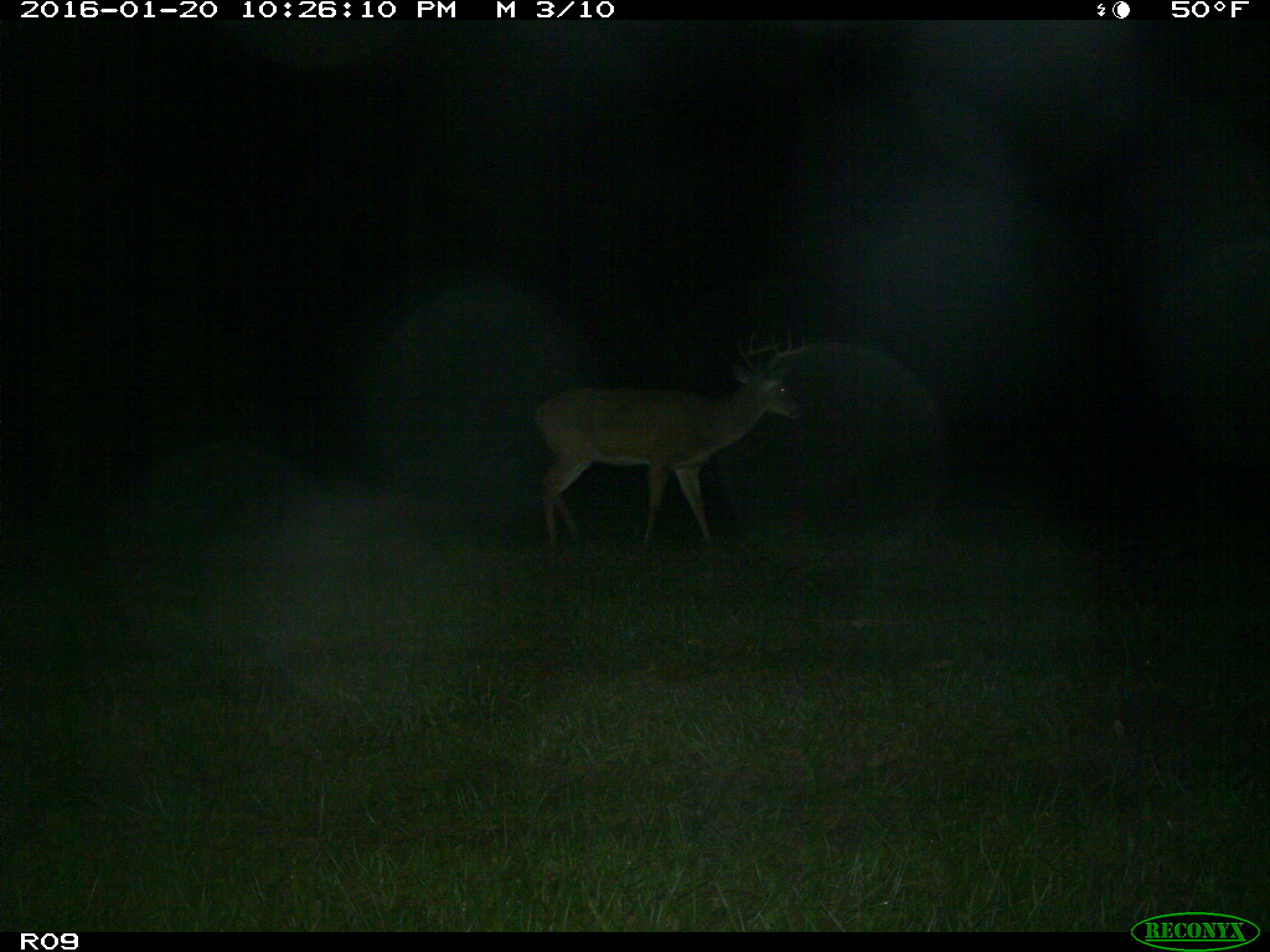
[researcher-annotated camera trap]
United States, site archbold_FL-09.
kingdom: Animalia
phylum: Chordata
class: Mammalia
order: Artiodactyla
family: Cervidae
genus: Odocoileus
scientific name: Odocoileus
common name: deer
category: unidentified deer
Unidentified deer (deer) (Odocoileus).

WHAT TO PRODUCE:
Pictures are to be left out. Everything else in the records above gets repeated exactly.

PROBLEM SOLUTION:
[researcher-annotated camera trap]
United States, site archbold_FL-09.
kingdom: Animalia
phylum: Chordata
class: Mammalia
order: Artiodactyla
family: Cervidae
genus: Odocoileus
scientific name: Odocoileus
common name: deer
category: unidentified deer
Unidentified deer (deer) (Odocoileus).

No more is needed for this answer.